Within the health informatics community, a historical separation has evolved between two modelling camps, those that model semantics of concepts via an ontology (aka terminologists), and those that model data structures for storing and transmitting data (aka structuralists). This separation reflects the difference in purpose, the difference in mindset, and the difference in skills required by the different disciplines. Furthermore, across many industry wide specialisms, similar fundamental requirements have been approached using specialised languages that appear to overlap and even conflict.

A problem with this separation occurs at the points of overlap. Different camps model their tokens and vocabularies in different ways, both from a grammar and syntax perspective.

For example, in health care it is possible to model a surgical operation as a data structure with a body site attribute. (FHIR R4 procedure) does precisely this. It is equally possible to model a procedure by including the body site either as a qualifier of a type of procedure, or as part of the procedure definition itself. Snomed-CT does precisely this. Both approaches can use the same concept for the body site itself, but they would use separate property concepts for the property of "has body site" itself. This separation of approach can lead to massive divergences. Taking the structuralist approach and extending it results in archetypes of the kind modelled by OpenEHR. Taking the ontological approach further leads to complex nested expressions which are nigh on impenetrable.

Health record query can be achieved via the use of a standard language such as SPARQL or a specialised form of query such as AQL. However, when querying the attributes of a user as part of an attribute based access control policy, a completely different way of representing query may be used.

Having a grammar and syntax that encompasses both semantics and structure, and makes the use of the common overlapping concepts much easier to manage. Having a common syntax for query definition means that a rule in an ABAC policy can use the same syntax as a health record query. Having a common message format in line within interoperability standard such as FHIR makes sure that the data is never locked in an information silo. A classic structural concept such as an encounter record and its semantic definition, can be seamlessly integrated.

Selecting one language is not an option. For example, it is possible to model data in OWL2 DL by extensive use of complex OWL constructs including functional properties, property domains, ranges, precise cardinality. It is also possible to model query as OWL expressions, except for function parameters. However, the purpose of OWL is to support reasoning, and reasoners use the open world assumption.. Data models and data query uses a closed world assumption and query languages are declarative in nature i.e. instructions as to what to do. Using OWL for purposes other than reasoning and or classification is like using English to prove Pythagoras theorem.

Bringing the languages together, at least as a temporary measure to solve a particular set of information requirements, seems worthwhile.
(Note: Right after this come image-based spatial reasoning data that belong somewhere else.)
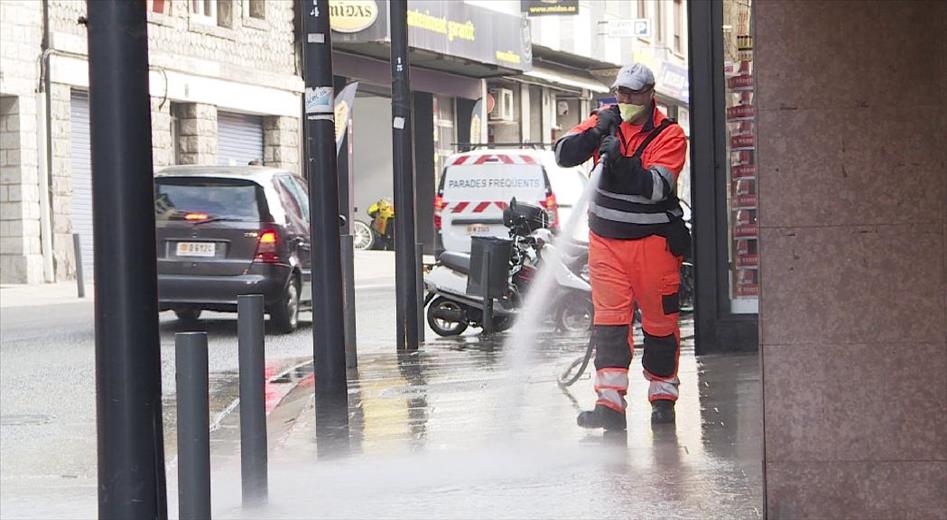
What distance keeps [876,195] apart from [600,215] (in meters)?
3.12

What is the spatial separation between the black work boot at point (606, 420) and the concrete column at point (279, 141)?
82.1 ft

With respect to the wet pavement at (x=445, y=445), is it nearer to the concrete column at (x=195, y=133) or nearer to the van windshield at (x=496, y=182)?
the van windshield at (x=496, y=182)

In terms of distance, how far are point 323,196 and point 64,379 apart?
4.23 metres

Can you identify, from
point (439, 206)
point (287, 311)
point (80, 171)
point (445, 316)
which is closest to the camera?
point (445, 316)

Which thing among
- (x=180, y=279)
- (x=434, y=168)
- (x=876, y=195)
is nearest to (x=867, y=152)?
(x=876, y=195)

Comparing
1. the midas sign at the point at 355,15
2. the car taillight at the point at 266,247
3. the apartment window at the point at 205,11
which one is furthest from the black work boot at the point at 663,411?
the midas sign at the point at 355,15

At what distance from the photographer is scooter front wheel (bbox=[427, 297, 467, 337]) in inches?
617

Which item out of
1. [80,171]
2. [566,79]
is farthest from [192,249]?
[566,79]

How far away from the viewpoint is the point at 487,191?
21.9 metres

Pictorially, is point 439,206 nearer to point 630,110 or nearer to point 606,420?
point 630,110

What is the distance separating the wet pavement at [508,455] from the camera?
6.44m

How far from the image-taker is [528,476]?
711cm

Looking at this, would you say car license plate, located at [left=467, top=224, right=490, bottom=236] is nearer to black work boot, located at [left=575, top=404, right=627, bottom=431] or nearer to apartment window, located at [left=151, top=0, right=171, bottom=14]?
apartment window, located at [left=151, top=0, right=171, bottom=14]

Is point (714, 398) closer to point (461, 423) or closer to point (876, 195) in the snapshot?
point (461, 423)
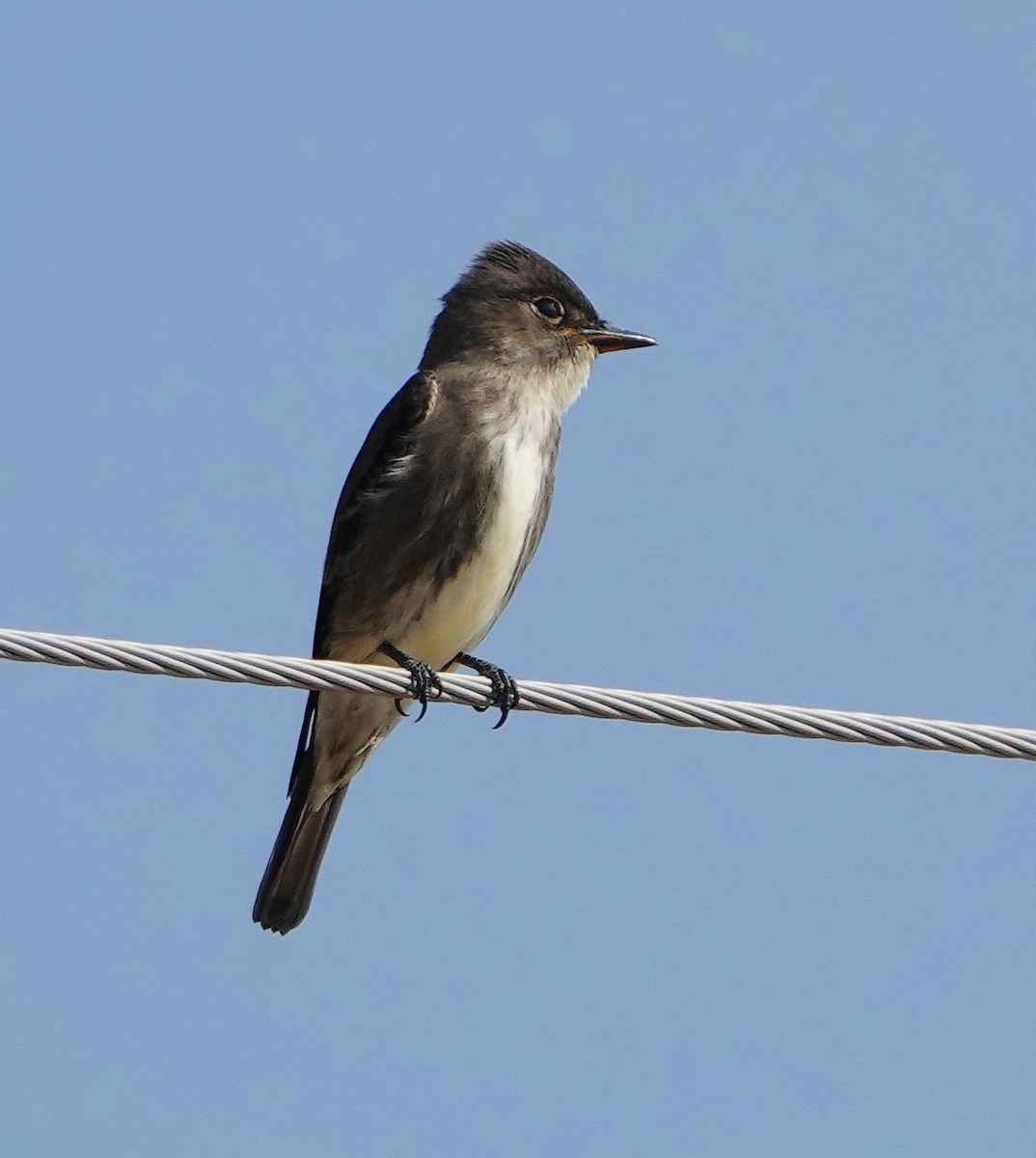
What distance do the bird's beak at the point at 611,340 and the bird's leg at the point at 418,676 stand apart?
71.7 inches

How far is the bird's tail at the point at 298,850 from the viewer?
8445 mm

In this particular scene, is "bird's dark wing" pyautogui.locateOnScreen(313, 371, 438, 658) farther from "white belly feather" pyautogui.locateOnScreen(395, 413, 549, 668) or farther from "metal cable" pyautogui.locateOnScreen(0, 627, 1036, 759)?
"metal cable" pyautogui.locateOnScreen(0, 627, 1036, 759)

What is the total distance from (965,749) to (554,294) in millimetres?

Hence a new language.

Ontology sublanguage

Main article Discovery semantic ontology language

The semantic ontology language is part of the Discovery information modelling language.
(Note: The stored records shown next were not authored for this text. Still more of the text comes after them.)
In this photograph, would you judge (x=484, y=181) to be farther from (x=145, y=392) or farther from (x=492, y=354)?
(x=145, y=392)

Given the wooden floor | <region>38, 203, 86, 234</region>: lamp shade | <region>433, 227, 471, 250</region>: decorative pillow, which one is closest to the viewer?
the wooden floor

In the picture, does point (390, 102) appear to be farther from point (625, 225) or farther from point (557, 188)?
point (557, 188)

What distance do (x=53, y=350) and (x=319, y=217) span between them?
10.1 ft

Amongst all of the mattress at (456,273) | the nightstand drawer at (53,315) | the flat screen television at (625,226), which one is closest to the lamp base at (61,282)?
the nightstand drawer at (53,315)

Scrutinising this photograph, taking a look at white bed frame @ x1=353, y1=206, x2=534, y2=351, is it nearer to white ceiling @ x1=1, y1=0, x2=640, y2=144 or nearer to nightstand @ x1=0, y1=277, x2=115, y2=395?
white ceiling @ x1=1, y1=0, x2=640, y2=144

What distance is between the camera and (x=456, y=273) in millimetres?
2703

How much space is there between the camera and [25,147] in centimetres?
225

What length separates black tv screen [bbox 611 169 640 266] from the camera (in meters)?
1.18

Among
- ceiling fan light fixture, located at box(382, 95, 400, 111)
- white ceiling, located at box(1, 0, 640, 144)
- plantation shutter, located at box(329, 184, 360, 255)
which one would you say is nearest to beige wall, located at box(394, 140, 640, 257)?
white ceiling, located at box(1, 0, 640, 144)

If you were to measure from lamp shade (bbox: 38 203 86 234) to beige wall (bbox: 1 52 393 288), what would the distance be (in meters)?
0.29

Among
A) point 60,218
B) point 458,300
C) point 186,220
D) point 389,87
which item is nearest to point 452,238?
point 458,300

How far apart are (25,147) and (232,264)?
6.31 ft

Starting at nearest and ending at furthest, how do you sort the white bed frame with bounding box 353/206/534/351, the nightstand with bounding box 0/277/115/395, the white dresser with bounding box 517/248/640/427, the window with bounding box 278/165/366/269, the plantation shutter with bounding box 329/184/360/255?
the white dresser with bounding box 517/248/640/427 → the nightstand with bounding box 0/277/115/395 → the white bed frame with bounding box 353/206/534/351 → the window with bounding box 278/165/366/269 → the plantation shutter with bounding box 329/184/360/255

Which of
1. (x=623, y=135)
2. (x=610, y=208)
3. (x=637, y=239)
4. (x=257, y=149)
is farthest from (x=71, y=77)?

The grammar for the semantic ontology language used for the Discovery ontology is OWL EL, which is limited profile of OWL DL. The language used for data modelling and value set modelling is OWL2 DL as the more expressive constructs are required.

As such the ontology supports the OWL2 syntaxes such as the Functional syntax and Manchester syntax, but also supports the Discovery JSON based syntax, as part of the full information modelling language.
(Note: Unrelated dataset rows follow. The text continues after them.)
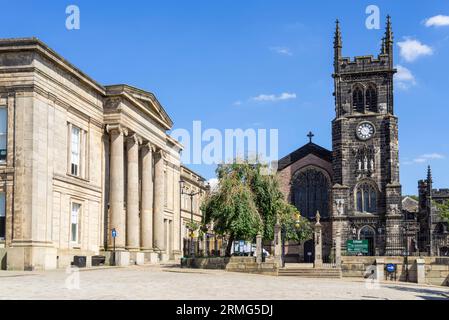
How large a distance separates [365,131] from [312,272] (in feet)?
133

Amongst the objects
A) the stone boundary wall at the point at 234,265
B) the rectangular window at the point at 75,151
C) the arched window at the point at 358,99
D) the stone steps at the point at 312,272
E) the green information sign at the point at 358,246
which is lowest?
the stone steps at the point at 312,272

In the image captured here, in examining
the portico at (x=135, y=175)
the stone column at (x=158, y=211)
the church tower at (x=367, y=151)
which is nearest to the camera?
the portico at (x=135, y=175)

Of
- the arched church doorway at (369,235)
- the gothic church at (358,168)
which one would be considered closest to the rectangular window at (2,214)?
the gothic church at (358,168)

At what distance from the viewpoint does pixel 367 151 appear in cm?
7519

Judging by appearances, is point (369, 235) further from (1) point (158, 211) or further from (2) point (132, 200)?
(2) point (132, 200)

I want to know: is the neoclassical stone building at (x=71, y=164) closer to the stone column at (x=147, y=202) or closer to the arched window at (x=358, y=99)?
the stone column at (x=147, y=202)

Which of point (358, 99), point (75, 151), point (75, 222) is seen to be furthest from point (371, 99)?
point (75, 222)

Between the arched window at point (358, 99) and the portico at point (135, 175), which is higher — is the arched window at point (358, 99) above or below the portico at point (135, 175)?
above

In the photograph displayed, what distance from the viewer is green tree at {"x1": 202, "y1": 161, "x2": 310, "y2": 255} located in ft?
137

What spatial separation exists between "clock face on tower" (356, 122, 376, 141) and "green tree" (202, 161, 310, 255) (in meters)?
31.6

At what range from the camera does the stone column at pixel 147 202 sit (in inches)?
1935

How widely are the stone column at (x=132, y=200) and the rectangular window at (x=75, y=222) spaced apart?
5.62 metres

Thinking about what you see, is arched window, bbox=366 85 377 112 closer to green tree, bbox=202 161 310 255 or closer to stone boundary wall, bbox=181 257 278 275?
green tree, bbox=202 161 310 255
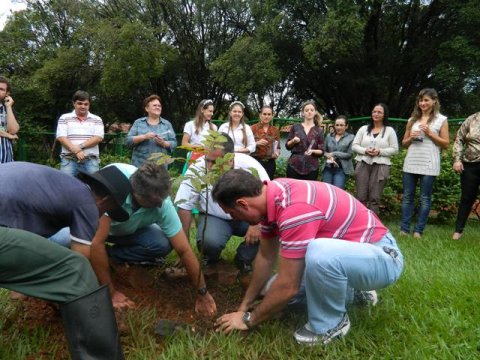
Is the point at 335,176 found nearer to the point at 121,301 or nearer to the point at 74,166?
the point at 74,166

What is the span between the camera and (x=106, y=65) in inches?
722

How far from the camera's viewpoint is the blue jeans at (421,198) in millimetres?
4965

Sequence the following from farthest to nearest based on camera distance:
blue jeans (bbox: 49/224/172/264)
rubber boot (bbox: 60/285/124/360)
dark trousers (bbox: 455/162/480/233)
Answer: dark trousers (bbox: 455/162/480/233) → blue jeans (bbox: 49/224/172/264) → rubber boot (bbox: 60/285/124/360)

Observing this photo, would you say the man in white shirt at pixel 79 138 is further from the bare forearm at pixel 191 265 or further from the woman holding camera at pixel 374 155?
the woman holding camera at pixel 374 155

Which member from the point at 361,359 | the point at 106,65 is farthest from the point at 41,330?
the point at 106,65

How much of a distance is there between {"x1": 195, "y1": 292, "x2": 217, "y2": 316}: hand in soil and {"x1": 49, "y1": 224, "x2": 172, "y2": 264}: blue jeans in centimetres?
64

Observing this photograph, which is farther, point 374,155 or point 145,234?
point 374,155

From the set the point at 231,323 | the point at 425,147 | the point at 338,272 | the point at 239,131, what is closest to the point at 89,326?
the point at 231,323

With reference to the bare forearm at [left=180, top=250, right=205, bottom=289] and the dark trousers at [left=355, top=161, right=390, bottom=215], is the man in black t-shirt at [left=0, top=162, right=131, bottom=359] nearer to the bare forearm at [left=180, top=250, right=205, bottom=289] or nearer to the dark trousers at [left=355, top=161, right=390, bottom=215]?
the bare forearm at [left=180, top=250, right=205, bottom=289]

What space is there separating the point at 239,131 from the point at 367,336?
138 inches

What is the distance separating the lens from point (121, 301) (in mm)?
2785

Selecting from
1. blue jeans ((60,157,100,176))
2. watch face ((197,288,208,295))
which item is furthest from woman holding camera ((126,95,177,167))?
watch face ((197,288,208,295))

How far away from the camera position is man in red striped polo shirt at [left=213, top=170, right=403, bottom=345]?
219 centimetres

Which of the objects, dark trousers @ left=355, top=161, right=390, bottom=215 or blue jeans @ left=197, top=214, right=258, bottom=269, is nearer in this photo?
blue jeans @ left=197, top=214, right=258, bottom=269
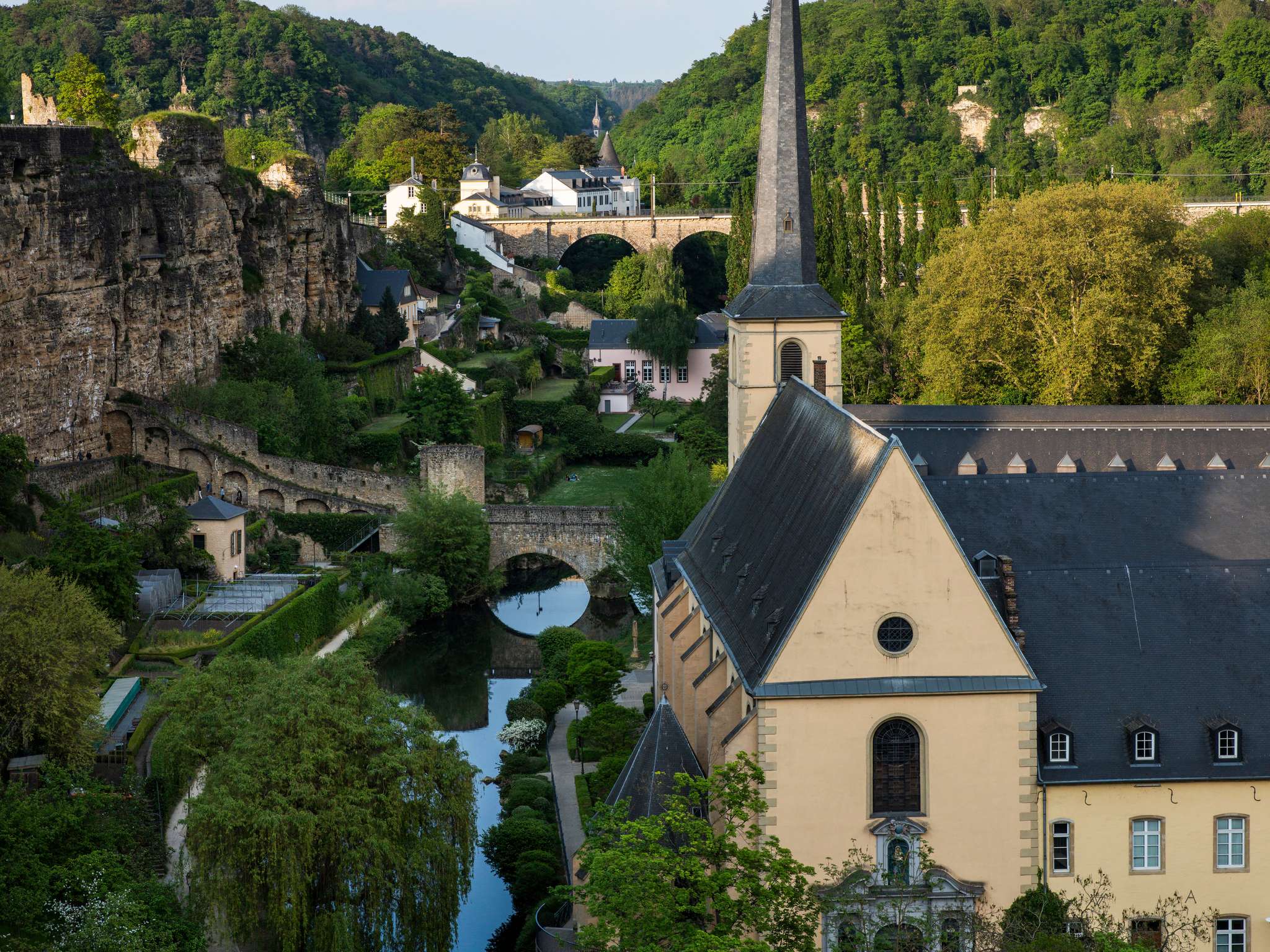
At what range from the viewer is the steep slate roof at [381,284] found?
8312 centimetres

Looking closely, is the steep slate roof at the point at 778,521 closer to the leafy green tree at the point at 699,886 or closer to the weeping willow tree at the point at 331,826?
the leafy green tree at the point at 699,886

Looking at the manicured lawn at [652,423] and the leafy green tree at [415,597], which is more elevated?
→ the manicured lawn at [652,423]

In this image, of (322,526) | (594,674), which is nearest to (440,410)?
(322,526)

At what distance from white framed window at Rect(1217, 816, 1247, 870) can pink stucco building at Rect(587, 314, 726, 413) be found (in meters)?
64.6

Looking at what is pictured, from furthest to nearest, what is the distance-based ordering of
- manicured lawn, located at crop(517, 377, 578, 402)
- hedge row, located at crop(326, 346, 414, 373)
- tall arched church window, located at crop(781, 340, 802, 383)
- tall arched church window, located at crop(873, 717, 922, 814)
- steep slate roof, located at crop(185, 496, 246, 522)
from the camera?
manicured lawn, located at crop(517, 377, 578, 402)
hedge row, located at crop(326, 346, 414, 373)
steep slate roof, located at crop(185, 496, 246, 522)
tall arched church window, located at crop(781, 340, 802, 383)
tall arched church window, located at crop(873, 717, 922, 814)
Together with the query language, OWL2 DL makes the language compatible also with Expression constraint language which is used as the standard for specifying Snomed-CT expression query

Ontology purists will notice that modelling a data model in OWL2 is in fact a breach of the fundamental  open world assumption view of the world taken in ontologies and instead applies the https://en.wikipedia.org/wiki/Closed-world_assumption view instead. Consequently, a data model would normally be used independently of DL

Furthermore, as data models are modelled for business purposes, and semantic models are modelled for reasoning purposes, a style that connects the two via the use of an object property "is type" is used.

Data definition (query) sublanguage

Data models, and concept definitions and objects are modelled using the Graph paradigm. As a result, all content can be viewed as semantic triples consisting of subject predicate and object.

A standard language for querying triples ( SPARQL) exists. This is a very extensive language, albeit less expressive than SQL. However the majority of interoperable health queries can be expressed in a fairly limited subset of SPARQL and therefore a subset of SPARQL is selected as the means of modelling data definitions and query in Discovery.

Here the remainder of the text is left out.